Given exercise 1:
Count the lines of the records that contain the string "instances". Reply with the number alone.

Extract provided:
************

Don’t Send me Your Snow

This is such fun I don’t know if I’m going to get anything else done now I’ve started blogging. Yesterday I had to stop for awhile as all the trees on my block had sent their October leaves directly to my yard. I only have two trees whereas my neighbors have nine. I counted them. Yet only a few leaves litter their yards! Therefore, it was their leaves I was mowing and blowing and raking yesterday! I won’t complain as one must get along with the neighbors but they’d better not send their snow over here this winter or I might have to say something.

My laundry has piled up too. The hamper was full two days ago so now a pile of dirty clothes sit on top of it. I keep meaning to stop and sort them, put a load in the wash, but I keep thinking of things to write about. I wake up in the mornings about four-thirty and my mind is buzzing with things I want to say.  The thought that keeps recurring to me is how we need to make our outsides match our insides.

For most of my life I thought if people really knew me they wouldn’t like me, which might be true, except now I don’t care. That’s the nice part about getting older, things that used to bother me appear unimportant compared with the joy of being myself.

************

Data records:
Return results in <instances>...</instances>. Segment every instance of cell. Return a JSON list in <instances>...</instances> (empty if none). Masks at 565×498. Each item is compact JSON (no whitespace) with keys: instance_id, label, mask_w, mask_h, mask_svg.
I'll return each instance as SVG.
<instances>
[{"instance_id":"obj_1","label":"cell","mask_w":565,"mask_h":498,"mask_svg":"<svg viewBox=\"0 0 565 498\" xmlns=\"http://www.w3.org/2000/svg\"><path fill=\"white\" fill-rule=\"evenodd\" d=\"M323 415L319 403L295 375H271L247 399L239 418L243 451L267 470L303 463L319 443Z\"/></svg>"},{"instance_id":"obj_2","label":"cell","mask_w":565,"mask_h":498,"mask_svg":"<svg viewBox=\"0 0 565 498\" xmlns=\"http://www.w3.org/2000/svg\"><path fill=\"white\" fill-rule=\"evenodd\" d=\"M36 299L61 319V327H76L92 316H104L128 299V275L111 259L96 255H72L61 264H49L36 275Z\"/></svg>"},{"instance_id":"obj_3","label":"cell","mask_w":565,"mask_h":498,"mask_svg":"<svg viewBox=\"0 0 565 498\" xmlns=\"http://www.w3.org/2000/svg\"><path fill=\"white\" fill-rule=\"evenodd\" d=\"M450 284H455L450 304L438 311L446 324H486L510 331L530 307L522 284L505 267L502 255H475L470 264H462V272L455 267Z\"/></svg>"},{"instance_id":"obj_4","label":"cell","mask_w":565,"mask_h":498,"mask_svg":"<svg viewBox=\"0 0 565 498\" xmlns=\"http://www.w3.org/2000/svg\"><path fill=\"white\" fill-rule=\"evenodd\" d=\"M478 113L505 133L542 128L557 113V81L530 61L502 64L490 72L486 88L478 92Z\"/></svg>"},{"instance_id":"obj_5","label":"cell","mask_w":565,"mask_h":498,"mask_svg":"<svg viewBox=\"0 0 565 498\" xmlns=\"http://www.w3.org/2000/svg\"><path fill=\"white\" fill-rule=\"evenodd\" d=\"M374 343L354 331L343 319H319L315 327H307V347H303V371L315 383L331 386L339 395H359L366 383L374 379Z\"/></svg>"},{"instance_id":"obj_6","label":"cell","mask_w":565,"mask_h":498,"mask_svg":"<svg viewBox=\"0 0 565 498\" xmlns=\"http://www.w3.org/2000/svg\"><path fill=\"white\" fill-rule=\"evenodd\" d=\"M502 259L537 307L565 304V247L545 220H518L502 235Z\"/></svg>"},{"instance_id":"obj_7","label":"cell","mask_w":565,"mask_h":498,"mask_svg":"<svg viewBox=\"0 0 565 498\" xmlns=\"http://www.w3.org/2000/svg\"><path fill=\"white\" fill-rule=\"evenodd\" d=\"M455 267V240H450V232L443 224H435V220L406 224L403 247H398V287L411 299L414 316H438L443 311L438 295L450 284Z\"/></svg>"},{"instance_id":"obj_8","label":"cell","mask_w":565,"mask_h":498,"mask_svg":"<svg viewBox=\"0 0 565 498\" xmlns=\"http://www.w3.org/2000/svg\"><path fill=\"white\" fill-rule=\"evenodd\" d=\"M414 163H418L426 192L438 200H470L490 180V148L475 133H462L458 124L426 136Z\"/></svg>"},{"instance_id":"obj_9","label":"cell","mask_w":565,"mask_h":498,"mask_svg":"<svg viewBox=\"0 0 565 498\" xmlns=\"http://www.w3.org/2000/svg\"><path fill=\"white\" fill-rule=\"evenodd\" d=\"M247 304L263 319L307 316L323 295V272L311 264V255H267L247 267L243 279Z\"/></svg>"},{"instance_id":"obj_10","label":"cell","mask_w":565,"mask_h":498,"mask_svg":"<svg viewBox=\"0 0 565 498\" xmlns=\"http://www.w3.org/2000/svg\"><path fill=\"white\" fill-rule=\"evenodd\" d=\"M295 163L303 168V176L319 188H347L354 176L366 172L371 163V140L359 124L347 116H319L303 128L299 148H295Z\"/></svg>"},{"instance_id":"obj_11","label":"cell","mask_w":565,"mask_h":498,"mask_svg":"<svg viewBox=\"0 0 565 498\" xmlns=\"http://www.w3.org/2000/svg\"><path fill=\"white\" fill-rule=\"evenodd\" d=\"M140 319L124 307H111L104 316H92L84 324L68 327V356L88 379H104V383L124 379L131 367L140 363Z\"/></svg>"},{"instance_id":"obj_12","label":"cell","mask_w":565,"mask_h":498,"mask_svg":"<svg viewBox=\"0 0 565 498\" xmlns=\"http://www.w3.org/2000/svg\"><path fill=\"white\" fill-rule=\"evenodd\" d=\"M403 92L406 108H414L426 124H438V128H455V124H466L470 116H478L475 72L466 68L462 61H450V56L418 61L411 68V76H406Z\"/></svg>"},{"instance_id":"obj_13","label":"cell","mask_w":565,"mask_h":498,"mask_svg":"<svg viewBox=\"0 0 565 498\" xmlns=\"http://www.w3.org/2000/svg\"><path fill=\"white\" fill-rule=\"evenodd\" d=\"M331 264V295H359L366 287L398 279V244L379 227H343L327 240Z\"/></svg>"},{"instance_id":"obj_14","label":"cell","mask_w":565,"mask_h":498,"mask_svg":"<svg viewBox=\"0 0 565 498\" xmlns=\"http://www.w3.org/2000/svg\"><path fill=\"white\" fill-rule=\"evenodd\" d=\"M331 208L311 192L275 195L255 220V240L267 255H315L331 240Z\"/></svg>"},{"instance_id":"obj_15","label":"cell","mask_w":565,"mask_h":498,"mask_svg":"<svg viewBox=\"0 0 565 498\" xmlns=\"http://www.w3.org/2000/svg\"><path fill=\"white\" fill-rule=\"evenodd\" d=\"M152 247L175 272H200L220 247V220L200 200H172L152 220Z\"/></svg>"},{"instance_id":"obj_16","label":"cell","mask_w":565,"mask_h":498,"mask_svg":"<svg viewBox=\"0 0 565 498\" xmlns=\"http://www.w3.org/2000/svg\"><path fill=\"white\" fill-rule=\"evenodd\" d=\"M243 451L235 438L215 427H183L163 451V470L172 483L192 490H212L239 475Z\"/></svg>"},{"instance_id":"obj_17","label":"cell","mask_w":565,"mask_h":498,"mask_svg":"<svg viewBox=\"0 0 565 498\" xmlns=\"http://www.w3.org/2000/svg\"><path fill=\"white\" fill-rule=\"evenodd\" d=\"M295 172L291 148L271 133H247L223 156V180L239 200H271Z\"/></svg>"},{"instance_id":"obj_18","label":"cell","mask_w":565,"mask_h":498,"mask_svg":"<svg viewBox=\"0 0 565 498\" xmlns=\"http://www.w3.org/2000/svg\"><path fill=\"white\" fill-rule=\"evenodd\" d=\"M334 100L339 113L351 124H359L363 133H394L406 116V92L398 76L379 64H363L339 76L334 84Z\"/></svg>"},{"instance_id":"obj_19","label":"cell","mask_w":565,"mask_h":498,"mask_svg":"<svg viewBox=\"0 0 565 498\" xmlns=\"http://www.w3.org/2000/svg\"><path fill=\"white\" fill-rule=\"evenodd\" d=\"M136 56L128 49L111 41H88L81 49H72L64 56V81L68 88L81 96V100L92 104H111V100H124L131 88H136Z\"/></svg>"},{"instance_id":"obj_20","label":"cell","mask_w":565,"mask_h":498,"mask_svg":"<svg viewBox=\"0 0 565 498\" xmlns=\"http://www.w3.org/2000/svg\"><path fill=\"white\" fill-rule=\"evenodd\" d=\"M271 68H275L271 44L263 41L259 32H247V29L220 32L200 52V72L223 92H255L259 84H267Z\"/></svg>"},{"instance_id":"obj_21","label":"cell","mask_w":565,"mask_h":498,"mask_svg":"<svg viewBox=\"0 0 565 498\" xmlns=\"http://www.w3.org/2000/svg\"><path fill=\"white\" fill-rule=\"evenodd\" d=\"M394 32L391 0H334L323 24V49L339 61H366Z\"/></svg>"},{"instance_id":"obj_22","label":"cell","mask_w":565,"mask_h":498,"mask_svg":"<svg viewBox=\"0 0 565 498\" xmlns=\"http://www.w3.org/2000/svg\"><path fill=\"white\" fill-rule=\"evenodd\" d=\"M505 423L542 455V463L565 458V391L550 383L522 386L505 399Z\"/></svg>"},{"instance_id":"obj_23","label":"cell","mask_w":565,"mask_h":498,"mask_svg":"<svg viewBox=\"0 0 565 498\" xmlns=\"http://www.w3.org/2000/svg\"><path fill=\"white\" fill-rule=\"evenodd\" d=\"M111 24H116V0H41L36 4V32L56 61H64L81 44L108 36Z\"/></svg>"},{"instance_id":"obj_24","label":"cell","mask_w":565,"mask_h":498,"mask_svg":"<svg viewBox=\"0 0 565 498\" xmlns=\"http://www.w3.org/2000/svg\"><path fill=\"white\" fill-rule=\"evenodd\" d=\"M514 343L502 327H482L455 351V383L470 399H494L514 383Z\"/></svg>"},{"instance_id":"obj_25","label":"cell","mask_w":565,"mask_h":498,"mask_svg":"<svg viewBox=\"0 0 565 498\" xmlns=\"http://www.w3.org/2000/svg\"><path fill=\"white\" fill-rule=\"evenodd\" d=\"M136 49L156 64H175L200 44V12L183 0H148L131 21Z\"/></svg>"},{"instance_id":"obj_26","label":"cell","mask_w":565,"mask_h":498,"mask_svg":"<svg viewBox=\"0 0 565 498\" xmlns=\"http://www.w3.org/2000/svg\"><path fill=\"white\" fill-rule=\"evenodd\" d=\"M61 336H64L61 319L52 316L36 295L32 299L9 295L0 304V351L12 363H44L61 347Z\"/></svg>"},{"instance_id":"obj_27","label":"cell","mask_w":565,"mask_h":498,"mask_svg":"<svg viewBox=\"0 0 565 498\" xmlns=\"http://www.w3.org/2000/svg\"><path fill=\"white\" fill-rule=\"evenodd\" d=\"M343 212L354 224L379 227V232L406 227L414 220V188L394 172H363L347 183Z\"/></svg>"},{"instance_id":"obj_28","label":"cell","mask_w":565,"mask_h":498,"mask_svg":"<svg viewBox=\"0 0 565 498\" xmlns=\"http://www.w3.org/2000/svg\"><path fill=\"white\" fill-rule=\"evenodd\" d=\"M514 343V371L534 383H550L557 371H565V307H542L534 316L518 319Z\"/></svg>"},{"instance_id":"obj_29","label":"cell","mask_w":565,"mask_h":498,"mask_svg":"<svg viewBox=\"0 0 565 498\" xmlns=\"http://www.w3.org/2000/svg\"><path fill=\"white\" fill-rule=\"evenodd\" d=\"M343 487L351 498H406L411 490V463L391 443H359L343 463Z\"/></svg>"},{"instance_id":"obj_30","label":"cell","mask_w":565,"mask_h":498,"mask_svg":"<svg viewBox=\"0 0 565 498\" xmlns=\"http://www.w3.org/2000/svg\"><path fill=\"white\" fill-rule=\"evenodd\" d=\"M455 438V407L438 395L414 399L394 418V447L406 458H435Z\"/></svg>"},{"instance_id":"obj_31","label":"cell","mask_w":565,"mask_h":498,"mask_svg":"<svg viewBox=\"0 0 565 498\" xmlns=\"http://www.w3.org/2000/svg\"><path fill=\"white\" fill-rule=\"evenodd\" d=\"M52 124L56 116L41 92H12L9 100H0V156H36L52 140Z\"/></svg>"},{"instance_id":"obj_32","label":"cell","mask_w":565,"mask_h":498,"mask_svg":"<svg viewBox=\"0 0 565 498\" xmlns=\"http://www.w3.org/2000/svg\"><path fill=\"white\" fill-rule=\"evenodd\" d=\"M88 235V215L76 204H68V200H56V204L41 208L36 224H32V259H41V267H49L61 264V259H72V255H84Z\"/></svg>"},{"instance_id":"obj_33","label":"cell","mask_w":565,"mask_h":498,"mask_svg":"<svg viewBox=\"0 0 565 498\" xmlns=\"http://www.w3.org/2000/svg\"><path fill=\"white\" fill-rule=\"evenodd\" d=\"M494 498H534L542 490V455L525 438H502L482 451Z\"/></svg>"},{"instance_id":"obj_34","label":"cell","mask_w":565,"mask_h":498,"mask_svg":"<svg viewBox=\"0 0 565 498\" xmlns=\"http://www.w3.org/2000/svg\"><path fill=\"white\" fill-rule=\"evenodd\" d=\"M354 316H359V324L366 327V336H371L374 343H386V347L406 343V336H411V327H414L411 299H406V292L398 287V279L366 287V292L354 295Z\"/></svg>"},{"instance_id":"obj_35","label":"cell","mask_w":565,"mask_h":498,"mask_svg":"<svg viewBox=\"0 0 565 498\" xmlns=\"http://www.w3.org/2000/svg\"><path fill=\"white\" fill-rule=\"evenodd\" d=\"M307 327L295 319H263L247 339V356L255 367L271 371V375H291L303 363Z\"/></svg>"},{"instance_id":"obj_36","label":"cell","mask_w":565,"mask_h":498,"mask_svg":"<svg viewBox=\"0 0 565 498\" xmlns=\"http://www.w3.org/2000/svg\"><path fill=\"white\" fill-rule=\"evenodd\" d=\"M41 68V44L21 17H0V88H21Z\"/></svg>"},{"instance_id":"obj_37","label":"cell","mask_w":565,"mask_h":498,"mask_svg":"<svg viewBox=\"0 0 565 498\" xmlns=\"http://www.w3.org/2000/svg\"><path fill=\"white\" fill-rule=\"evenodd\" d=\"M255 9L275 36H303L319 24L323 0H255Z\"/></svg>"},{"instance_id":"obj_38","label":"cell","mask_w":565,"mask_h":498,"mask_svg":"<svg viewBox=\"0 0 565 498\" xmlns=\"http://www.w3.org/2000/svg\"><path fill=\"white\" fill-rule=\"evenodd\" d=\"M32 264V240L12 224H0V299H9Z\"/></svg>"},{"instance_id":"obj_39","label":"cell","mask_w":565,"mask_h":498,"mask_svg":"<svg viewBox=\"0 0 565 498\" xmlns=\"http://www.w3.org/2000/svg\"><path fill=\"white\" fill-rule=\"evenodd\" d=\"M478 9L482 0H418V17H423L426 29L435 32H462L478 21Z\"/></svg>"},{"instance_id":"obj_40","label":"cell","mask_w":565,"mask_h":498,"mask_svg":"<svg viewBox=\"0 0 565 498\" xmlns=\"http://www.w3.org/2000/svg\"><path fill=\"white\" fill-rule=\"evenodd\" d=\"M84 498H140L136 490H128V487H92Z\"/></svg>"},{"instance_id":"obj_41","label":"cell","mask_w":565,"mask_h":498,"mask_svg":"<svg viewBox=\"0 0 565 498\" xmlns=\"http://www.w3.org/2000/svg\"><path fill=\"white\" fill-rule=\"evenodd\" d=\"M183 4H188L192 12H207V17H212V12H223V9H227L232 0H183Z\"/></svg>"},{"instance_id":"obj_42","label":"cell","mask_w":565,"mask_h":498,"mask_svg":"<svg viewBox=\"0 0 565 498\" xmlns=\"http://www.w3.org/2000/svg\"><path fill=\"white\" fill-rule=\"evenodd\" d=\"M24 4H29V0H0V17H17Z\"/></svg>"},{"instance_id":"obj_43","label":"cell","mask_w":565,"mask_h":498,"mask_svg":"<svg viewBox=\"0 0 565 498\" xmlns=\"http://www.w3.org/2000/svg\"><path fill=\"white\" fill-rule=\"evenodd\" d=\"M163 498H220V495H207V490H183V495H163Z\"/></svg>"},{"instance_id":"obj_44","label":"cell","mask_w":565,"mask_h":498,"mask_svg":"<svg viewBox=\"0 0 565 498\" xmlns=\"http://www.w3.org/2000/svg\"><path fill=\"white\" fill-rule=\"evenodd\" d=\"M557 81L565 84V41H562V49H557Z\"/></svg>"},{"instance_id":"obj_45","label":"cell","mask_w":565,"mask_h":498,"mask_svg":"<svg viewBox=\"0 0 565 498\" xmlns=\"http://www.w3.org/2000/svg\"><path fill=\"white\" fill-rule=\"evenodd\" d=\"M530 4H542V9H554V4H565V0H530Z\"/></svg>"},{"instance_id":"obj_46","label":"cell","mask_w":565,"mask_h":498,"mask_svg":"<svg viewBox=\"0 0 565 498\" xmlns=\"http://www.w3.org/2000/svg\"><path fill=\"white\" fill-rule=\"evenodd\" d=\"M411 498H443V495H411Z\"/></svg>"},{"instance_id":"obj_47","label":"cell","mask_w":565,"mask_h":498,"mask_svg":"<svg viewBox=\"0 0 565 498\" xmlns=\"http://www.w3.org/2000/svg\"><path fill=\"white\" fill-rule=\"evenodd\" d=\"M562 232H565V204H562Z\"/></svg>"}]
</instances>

************

Given exercise 2:
Answer these from the blog post about leaves and laundry:
(a) How many trees does the writer have?
(b) Around what time does the writer wake up in the mornings?
(c) According to the writer, what is the nice part about getting older?

Response 1:
3

Response 2:
(a) Two.
(b) About four-thirty.
(c) Things that used to bother the writer appear unimportant compared with the joy of being oneself.